Они долго гуляли в тот вечер. Марта рассказала ему, что отец ее, профессор медицины, умер пять лет назад, она живет вдвоем с мамой и работает учительницей младших классов. Работу свою любит, потому что любит детей. Арнольд снисходительно слушал девичью болтовню, играя роль опытного столичного жителя, крупного специалиста в области авиастроения, каковым представился. Как-то раз его попутчиком в поезде оказался авиаконструктор, настоящий, разумеется, классный мужик, с бабками, который после распитой на двоих бутылки пятизвездочного коньяку (Арнольд было сунулся со своим виски, но Николай Кондратьевич приказал убрать виски прочь, так как солидные и понимающие люди пьют только хороший коньяк) рассказал Арнольду кое-что о современных самолетах, а также из истории отечественного и зарубежного самолетостроения.

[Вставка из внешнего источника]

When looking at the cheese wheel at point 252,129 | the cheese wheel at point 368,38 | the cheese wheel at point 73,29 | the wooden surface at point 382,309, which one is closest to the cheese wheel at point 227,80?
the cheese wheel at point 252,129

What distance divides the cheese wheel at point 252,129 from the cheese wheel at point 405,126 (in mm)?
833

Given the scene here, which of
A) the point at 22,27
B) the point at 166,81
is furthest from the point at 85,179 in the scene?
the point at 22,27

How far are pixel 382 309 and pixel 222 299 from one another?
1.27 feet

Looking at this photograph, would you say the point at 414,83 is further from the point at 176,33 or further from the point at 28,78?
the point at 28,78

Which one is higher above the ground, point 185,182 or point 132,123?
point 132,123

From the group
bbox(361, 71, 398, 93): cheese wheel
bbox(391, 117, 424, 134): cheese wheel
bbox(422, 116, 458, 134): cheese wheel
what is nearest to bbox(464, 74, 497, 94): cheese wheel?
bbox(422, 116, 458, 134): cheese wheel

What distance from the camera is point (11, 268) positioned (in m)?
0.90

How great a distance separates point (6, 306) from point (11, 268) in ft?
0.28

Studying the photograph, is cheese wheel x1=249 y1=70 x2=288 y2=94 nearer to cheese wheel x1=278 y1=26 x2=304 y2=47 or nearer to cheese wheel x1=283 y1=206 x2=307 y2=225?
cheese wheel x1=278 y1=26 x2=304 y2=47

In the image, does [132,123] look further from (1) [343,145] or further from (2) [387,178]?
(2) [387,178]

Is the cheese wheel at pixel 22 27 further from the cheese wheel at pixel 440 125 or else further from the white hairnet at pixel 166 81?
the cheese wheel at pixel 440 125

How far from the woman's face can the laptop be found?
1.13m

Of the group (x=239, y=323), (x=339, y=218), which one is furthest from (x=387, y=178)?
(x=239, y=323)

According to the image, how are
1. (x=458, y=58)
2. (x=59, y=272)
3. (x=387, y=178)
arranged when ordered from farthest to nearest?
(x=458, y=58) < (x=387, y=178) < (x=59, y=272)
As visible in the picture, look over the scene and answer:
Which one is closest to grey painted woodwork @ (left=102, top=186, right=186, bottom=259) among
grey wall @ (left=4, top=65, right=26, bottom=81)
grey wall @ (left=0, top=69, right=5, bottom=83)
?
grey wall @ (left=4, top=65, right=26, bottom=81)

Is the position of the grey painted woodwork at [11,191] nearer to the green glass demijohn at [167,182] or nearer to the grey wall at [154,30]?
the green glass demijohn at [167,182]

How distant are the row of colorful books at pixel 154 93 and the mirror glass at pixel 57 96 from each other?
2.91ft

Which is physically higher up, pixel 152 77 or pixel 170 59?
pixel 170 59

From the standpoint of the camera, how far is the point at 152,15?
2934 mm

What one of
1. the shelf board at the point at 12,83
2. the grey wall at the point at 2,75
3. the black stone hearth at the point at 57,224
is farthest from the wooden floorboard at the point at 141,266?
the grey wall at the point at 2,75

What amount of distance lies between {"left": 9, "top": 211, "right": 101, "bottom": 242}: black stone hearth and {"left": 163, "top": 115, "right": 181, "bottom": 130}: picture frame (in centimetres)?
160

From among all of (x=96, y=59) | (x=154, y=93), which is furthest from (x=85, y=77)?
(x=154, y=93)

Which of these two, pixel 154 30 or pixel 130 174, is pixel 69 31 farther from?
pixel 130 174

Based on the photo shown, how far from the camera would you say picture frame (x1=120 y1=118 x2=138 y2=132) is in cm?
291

Сейчас Арнольд, поняв, с кем имеет дело, и нисколько не опасаясь быть уличенным в самозванстве, рассказывал о своей лаборатории, о замечательных проектах суперлайнеров с неконвенционными системами двигателей, о ночных испытаниях и абсолютной засекреченности всех материалов. Он был так убедителен, что и сам себе почти верил, а Марта все смотрела на него ласковыми темно-серыми глазами. С некоторой опаской он принял приглашение на чай, разумеется, не на сегодня, а на завтра, то есть все-таки уже на сегодня… Они расхохотались, так как было уже за полночь.

– Простовата, – подумал он тогда, – а, интересно, какова мамаша-профессорша? А может, враки про папика-профессора?

Сам Арнольд врал постоянно, даже не ради, а вернее, не только ради выгоды, а еще и по внутренней потребности, ради искусства, как, например, поэты сочиняют стихи, а композиторы – музыку. К его удивлению, мама, Таиса Леонидовна, оказалась весьма далекой от образа профессорской жены, как он себе это представлял. Такое простодушие сквозило в каждом ее движении и каждом слове, что Арнольд сначала было устыдился своего беспардонного авиаконструкторского стеба. Но уж очень случай был хорош, грех не воспользоваться. Таиса Леонидовна была еще довольно молодой женщиной, недалекой, не очень образованной – как он узнал потом, профессор, известный специалист по болезням костей и суставов, влюбился в молоденькую сестричку, оставил свою семью и женился на ней, удочерив ее двухлетнюю дочку Марту.

Таиса Леонидовна обласкала Арнольда, и он был сначала тронут, но потом, оставаясь верным гнусной привычке видеть в людях лишь дурное и любой, самый незначительный поступок объяснять исключительно выгодой, сказал себе: «Еще бы, дочке уже четвертак натикало, не меньше, застоялась кобылка!»